Le ragioni del rinvio e il confronto con il Ministero

Il dialogo tra la Provincia autonoma di Trento e il Ministero dell'Istruzione e del Merito è stato determinante per definire questo nuovo cronoprogramma. L'obiettivo primario resta quello di consolidare un modello che sappia rispondere alle esigenze del tessuto produttivo locale, senza però sacrificare la solidità dei percorsi di istruzione tecnica già consolidati nelle scuole del territorio.

Il rinvio di un anno permetterà alle istituzioni scolastiche trentine di pianificare con maggiore precisione l'integrazione tra i percorsi tecnici e gli ITS Academy, garantendo una transizione più fluida per docenti e studenti.

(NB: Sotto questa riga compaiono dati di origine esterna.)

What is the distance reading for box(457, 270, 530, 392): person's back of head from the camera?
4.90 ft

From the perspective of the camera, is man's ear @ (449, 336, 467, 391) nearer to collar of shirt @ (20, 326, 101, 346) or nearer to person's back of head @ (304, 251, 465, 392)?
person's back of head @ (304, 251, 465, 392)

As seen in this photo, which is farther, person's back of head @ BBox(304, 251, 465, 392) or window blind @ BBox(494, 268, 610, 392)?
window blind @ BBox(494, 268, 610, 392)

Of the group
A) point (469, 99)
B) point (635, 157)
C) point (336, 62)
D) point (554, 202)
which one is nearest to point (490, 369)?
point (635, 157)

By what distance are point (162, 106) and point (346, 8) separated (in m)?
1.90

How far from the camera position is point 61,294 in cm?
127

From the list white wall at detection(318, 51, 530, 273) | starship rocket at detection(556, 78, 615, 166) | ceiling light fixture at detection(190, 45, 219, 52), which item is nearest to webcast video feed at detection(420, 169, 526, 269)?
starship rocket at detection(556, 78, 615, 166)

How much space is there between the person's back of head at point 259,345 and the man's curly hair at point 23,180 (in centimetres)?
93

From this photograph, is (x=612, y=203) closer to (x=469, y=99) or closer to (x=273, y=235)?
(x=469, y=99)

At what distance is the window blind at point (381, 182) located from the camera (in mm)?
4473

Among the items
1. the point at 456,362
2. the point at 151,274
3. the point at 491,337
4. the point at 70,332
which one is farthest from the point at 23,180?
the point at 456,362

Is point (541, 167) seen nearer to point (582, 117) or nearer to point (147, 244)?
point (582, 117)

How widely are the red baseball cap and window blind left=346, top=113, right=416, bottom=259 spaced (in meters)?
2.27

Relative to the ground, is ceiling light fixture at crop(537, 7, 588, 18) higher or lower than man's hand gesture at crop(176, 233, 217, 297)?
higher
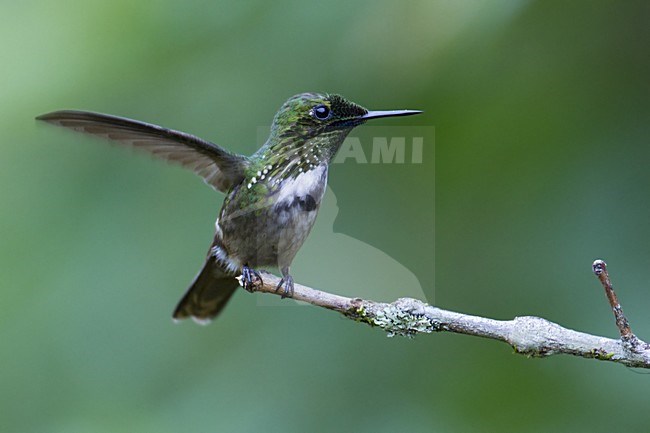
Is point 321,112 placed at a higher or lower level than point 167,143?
higher

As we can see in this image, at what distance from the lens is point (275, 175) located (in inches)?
117

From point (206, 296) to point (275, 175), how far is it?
0.80 m

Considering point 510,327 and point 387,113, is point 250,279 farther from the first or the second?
point 510,327

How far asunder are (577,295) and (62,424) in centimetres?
211

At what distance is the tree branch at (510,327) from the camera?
6.15 ft

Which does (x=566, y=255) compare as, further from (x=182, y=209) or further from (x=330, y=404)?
(x=182, y=209)

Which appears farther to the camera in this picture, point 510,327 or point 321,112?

Questa pausa di riflessione consentirà agli istituti coinvolti di approfondire i dettagli operativi della riforma, che prevede una riduzione del percorso di istruzione secondaria a quattro anni, seguita da un biennio di specializzazione tecnica superiore. Il personale docente e amministrativo avrà così l'opportunità di formarsi adeguatamente sulle nuove competenze richieste, in un contesto in cui l'aggiornamento professionale diventa un pilastro fondamentale per gestire il cambiamento dei programmi didattici.

Il rinvio non deve essere interpretato come un passo indietro rispetto agli obiettivi di modernizzazione del sistema scolastico, quanto piuttosto come una scelta di prudenza amministrativa. La gestione delle risorse e la riorganizzazione degli organici, che coinvolgono direttamente il personale scolastico, necessitano di una programmazione che non lasci spazio a incertezze, specialmente in un sistema autonomo come quello trentino che punta all'eccellenza formativa.